Quali saranno i numeri finali? È impossibile rispondere a questa domanda nel momento in cui scrivo. I primi rapporti erano allarmanti; per settimane il numero ufficiale di Wuhan, diffuso ininterrottamente dai media, è stato uno scioccante 3,4%. Ciò, unito alla sua natura altamente contagiosa, indicava decine di milioni di morti in tutto il mondo, o addirittura fino a 100 milioni. Più recentemente le stime sono precipitate, in quanto è diventato evidente che la maggior parte dei casi sono lievi o asintomatici. Siccome i test sono stati deviati verso i malati gravi, il tasso di mortalità è apparso artificialmente alto. In Corea del Sud, dove sono state testate centinaia di migliaia di persone con sintomi lievi, il tasso di mortalità riportato è di circa l’1%. In Germania, i cui test si estendono anche a persone con sintomi medi, la fatalità è circa 0,4%. Un articolo recente nella rivista “Science” sostiene che l’86% degli casi delle infezioni non è stato documentato, il che indica un tasso di mortalità molto inferiore rispetto a quello attuale nel mondo.

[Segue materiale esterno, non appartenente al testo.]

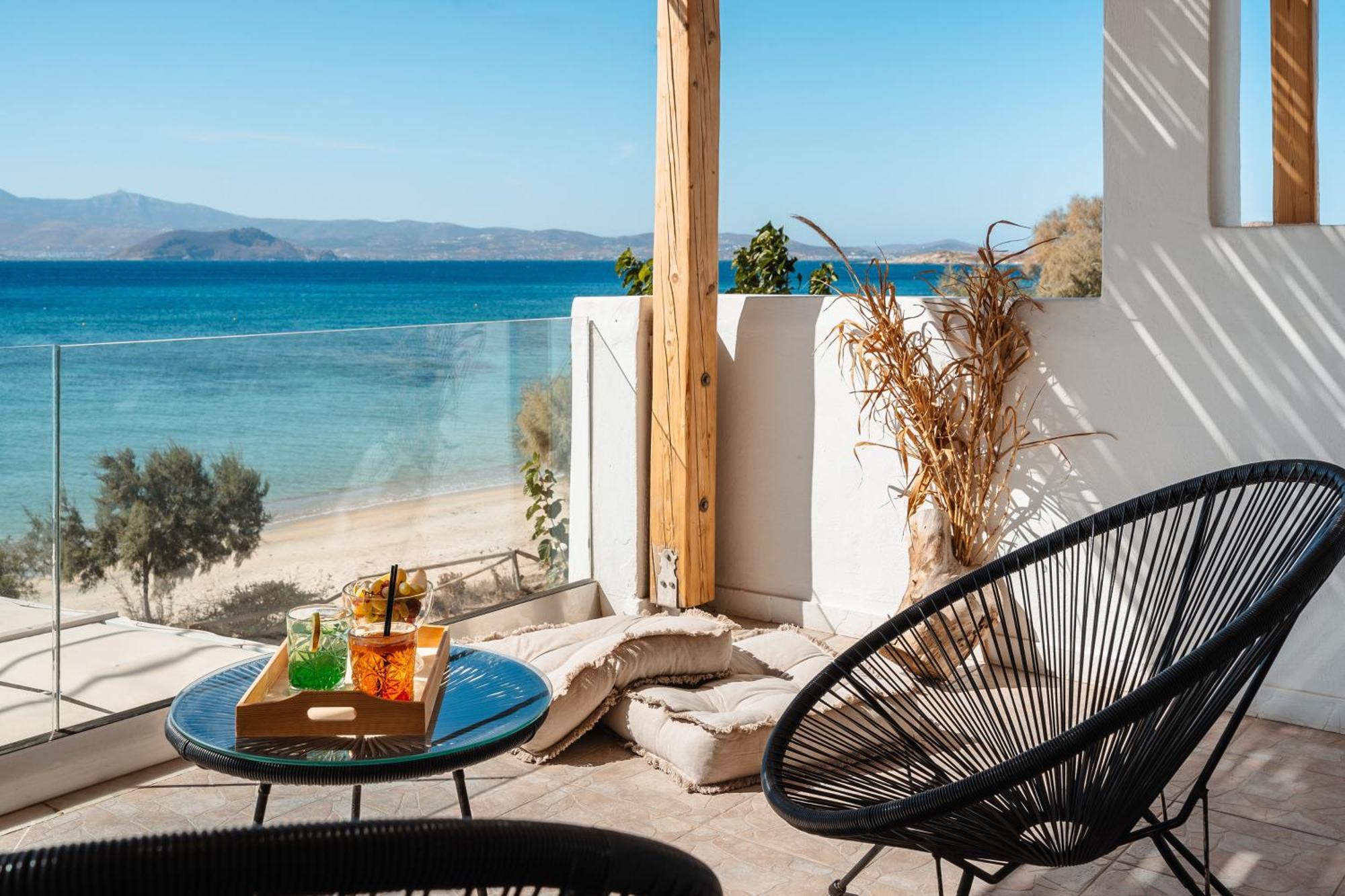Manios Suites Agia Anna  Ngoại thất bức ảnh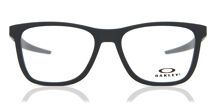 Oakley OX8163 CENTERBOARD 816304 Eyeglasses in Light Satin Steel ...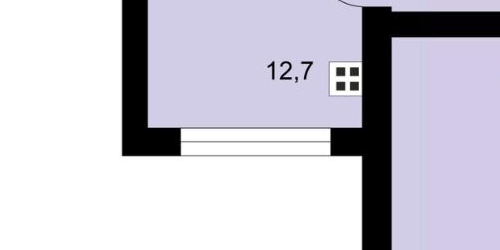 4-комн квартира проспект Луначарского, 96К2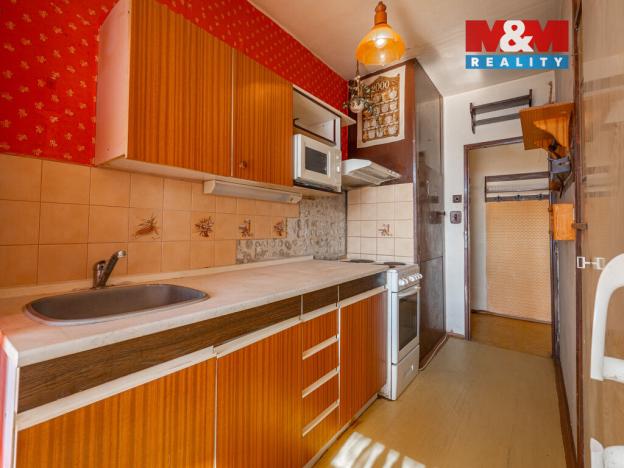 Prodej bytu 3+1, Praha - Bohnice, Poznaňská, 69 m2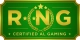 RNG Certified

La storia della nave da crociera Diamond Princess rafforza questo punto di vista. Delle 3711 persone a bordo, circa il 20% è risultato positivo al virus; meno della metà aveva sintomi, e otto sono morti. Una nave da crociera è un ambiente perfetto per il contagio, e c’era tempo sufficiente perché il virus si diffondesse a bordo prima che qualcuno potesse fare qualcosa, eppure soltanto un quinto era infetto. Inoltre, la popolazione era altamente tendente verso l’età anziana (come la maggior parte delle navi da crociera): quasi un terzo dei passeggeri aveva più di 70 anni, e più della metà aveva più di 60. Un gruppo di ricerca, considerando il gran numero di casi asintomatici, ha concluso che il vero tasso di mortalità in Cina si aggira attorno allo 0,5%, che è ancora cinque volte superiore all’influenza. Basandomi su quanto sopra (e calcolando una demografia molto più giovane in Africa e in Asia del Sud e Sud-est) la mia stima è attorno a 200-300mila morti negli Stati Uniti (di più se il sistema sanitario è sopraffatto, di meno se le infezioni sono dilatate nel tempo) e 3 milioni globalmente. Sono cifre serie. Il mondo non viveva qualcosa di simile dalla pandemia dell'influenza di Hong Kong nel 1968/9.
Le mie ipotesi potrebbero facilmente differire dal reale di un ordine di grandezza. Ogni giorno i media riportano il numero totale dei casi di Covid-19, ma nessuno ha idea di quale sia il numero reale, perché soltanto una minima parte della popolazione è stata testata. Se decine di milioni avessero il virus, in modo asintomatico, non lo sapremmo. A complicare ulteriormente la questione è il numero elevato di falsi positivi per i test fatti, forse fino all’80%. (Vedi qui per incertezze ancora più allarmanti sull’accuratezza dei test). Ripeto: nessuno sa cosa sta succedendo veramente, io compreso. Rendiamoci consapevoli di due tendenze contraddittorie nelle vicende umane. La prima è la tendenza dell’isteria a nutrirsi di se stessa, a escludere dati che non fanno il gioco della paura, e a creare un mondo a sua immagine. La seconda è la negazione, il rifiuto irrazionale delle informazioni che potrebbe interrompere la normalità e il comfort. La nota domanda di Daniel Schmactenberger è: “Come fai a sapere che quello che credi è vero?”.